• **SET EXERCISE**:
Could you turn the lines from the one containing "At what distance is" through the end of the rows, both ends included, into a numbered list with blank lines left out?

[Rows on spatial positioning]
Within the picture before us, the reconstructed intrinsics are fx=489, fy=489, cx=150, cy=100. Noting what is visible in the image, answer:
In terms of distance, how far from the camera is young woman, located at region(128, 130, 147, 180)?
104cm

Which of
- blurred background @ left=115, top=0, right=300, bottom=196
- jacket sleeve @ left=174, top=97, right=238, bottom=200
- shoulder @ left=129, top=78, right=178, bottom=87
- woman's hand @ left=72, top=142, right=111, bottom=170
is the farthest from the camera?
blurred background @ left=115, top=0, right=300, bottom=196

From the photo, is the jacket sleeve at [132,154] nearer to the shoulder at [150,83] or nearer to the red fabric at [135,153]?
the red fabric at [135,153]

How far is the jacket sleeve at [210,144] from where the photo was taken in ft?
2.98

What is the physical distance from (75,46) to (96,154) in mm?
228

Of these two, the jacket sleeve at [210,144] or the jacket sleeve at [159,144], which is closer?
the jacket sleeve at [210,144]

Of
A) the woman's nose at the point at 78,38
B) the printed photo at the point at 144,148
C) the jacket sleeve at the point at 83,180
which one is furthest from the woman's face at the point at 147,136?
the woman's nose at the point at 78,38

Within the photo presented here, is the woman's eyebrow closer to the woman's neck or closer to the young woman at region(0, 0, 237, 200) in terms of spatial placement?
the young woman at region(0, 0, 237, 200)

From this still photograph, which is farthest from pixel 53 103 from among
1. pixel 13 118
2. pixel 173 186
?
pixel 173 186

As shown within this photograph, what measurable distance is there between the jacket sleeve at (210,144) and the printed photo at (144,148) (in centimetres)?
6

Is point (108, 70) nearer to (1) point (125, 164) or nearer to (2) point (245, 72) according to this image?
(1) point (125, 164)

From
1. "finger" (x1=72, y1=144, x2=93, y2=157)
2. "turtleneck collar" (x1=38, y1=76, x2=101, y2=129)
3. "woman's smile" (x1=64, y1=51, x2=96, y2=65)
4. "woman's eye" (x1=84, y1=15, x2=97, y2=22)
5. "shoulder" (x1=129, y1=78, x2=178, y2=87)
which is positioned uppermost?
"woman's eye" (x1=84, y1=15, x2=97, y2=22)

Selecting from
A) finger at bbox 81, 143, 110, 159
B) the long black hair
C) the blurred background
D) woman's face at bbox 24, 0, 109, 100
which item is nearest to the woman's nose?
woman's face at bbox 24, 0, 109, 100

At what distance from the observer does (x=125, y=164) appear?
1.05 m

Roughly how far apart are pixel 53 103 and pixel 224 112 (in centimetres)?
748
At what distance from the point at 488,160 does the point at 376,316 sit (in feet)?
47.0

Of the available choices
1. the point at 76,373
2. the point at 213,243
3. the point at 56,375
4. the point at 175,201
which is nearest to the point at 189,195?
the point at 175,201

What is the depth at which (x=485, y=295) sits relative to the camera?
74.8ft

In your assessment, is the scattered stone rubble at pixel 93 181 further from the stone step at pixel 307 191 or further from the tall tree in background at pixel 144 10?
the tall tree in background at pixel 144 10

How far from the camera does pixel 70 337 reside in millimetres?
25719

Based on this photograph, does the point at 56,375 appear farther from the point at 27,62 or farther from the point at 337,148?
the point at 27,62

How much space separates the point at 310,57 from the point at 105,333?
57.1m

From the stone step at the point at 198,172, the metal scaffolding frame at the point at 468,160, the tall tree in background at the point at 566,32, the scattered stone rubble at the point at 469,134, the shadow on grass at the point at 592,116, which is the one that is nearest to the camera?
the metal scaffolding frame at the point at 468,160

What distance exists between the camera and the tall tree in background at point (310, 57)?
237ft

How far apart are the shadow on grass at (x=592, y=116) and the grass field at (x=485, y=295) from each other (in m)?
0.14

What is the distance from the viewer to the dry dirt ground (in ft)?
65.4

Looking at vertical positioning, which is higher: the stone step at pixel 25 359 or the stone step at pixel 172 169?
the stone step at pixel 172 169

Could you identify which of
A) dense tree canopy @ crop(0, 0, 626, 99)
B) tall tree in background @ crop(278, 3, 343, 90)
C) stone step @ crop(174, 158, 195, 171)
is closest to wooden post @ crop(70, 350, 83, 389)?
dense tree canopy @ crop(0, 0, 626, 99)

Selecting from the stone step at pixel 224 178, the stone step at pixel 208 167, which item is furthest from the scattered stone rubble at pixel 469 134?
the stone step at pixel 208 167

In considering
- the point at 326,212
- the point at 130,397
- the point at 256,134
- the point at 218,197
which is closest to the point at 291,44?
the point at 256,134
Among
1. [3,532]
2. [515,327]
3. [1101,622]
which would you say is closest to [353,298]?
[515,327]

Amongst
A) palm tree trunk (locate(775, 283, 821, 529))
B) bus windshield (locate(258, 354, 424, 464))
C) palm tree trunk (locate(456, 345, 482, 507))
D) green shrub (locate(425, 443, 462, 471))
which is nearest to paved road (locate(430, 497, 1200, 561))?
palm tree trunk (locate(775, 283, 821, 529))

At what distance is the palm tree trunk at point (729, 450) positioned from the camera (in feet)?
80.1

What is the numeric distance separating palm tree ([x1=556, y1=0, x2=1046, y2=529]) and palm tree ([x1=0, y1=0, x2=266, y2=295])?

• **RESPONSE TO THE EXERCISE**:
1. At what distance is the palm tree trunk at point (729, 450) positioned from the camera (in feet)?
2. 80.1
3. What is the numeric distance separating palm tree ([x1=556, y1=0, x2=1046, y2=529]) and palm tree ([x1=0, y1=0, x2=266, y2=295])?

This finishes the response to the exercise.